Das Wasserrisiko, so argumentiert der Bericht, hat sich von einem sektoralen Problem zu einem makroökonomischen Problem entwickelt. Unter Berufung auf WHO und UNICEF (2025) weisen die Autoren darauf hin 2,1 Milliarden Menschen verfügten nicht über eine sicher verwaltete Trinkwasserversorgung und 3,4 Milliarden Menschen verfügten im Jahr 2024 nicht über eine sicher verwaltete Sanitärversorgung. Etwa 77 Prozent der weltweiten Ackerflächen sind ausschließlich auf Niederschläge angewiesen, etwa 31 Prozent der Weltbevölkerung leben heute in Becken mit Wasserknappheit und etwa ein Fünftel der weltweiten Weizen- und Maisproduktion findet in Becken mit hoher Wasserknappheit statt.
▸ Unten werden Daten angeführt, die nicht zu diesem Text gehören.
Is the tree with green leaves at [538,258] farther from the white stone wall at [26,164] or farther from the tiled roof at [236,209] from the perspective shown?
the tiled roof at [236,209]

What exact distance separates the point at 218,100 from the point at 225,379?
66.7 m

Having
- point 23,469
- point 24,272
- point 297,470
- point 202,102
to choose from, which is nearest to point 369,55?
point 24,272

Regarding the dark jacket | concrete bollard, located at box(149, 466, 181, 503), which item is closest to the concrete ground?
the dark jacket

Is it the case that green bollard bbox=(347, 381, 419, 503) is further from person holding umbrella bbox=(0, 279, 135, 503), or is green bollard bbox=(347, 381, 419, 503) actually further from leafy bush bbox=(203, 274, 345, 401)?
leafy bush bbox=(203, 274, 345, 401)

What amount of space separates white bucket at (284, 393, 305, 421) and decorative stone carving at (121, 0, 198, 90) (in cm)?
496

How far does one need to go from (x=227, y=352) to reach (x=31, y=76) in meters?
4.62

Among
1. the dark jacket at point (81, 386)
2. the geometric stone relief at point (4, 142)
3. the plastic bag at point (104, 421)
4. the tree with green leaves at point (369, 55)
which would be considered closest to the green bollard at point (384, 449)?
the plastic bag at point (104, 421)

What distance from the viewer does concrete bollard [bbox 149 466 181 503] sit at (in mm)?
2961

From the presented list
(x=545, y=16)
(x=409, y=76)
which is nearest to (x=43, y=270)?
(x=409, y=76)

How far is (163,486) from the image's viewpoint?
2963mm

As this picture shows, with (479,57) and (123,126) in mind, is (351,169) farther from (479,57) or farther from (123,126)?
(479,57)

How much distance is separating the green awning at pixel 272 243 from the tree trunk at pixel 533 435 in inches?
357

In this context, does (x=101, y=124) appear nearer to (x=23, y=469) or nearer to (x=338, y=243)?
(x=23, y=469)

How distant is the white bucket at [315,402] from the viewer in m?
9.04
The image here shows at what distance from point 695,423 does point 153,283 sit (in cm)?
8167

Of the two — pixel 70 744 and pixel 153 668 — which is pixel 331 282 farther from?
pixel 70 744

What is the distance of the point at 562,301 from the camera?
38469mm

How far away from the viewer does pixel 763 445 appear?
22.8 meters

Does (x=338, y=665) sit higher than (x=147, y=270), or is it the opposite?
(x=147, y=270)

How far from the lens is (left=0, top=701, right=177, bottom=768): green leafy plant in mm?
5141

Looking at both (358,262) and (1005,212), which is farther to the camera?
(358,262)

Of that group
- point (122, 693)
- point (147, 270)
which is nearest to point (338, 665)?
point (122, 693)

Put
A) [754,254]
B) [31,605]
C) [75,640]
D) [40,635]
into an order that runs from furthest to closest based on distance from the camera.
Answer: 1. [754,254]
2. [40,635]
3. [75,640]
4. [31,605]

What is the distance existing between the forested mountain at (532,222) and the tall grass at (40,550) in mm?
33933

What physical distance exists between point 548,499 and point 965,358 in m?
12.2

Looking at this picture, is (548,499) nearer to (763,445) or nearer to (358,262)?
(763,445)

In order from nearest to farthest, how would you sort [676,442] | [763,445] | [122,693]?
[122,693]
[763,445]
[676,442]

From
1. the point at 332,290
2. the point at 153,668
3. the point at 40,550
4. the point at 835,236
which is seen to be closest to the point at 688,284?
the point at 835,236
Eine im Bericht enthaltene ökonometrische Studie kommt zu dem Schluss, dass Wasserstress die Kreditwürdigkeit von Staaten in Entwicklungsländern erheblich schwächt. Für Volkswirtschaften mit niedrigem mittlerem Einkommen führt ein Anstieg der Wasserknappheit um 10 Prozentpunkte schätzungsweise zu einem Rückgang der Kreditwürdigkeit des Staates um fast eine Stufe, was auf eine stärkere Abhängigkeit von wasserintensiven Sektoren und erhöhte soziale Spannungen zurückzuführen ist. Die Auswirkungen auf fortgeschrittene Volkswirtschaften werden als begrenzt beschrieben. Der Bericht zitiert Schätzungen von Khemka und Sterte (2024), dass die gesamte Finanzierungslücke für die Wasserinfrastruktur bis 2030 weltweit 7 Billionen US-Dollar erreichen könnte.

Hinweise auf Überschwemmungen, Feuchtgebiete und flussaufwärts gelegene Landnutzung

Eine im Bericht enthaltene ökonometrische Studie kommt zu dem Schluss, dass Wasserstress die Kreditwürdigkeit von Staaten in Entwicklungsländern erheblich schwächt

Eine globale Studie über 3.577 Hochwasserereignisse zwischen 2000 und 2020, Die vom Dartmouth Flood Observatory stammende und mit 14.391 Wasserqualitätsüberwachungsstationen in 61 Ländern abgeglichene Studie identifiziert unmittelbare Spitzen in suspendierten Sedimenten und einen verzögerteren, aber anhaltenden Anstieg der Algenbiomasse nach Überschwemmungen. Landwirtschaftliche Einzugsgebiete erzeugen die größten Sedimentfluten und die deutlichsten Phosphorimpulse, während Wälder das bieten, was der Bericht als „außergewöhnliche natürliche Widerstandsfähigkeit gegenüber überschwemmungsbedingter Wasserverschmutzung“ beschreibt.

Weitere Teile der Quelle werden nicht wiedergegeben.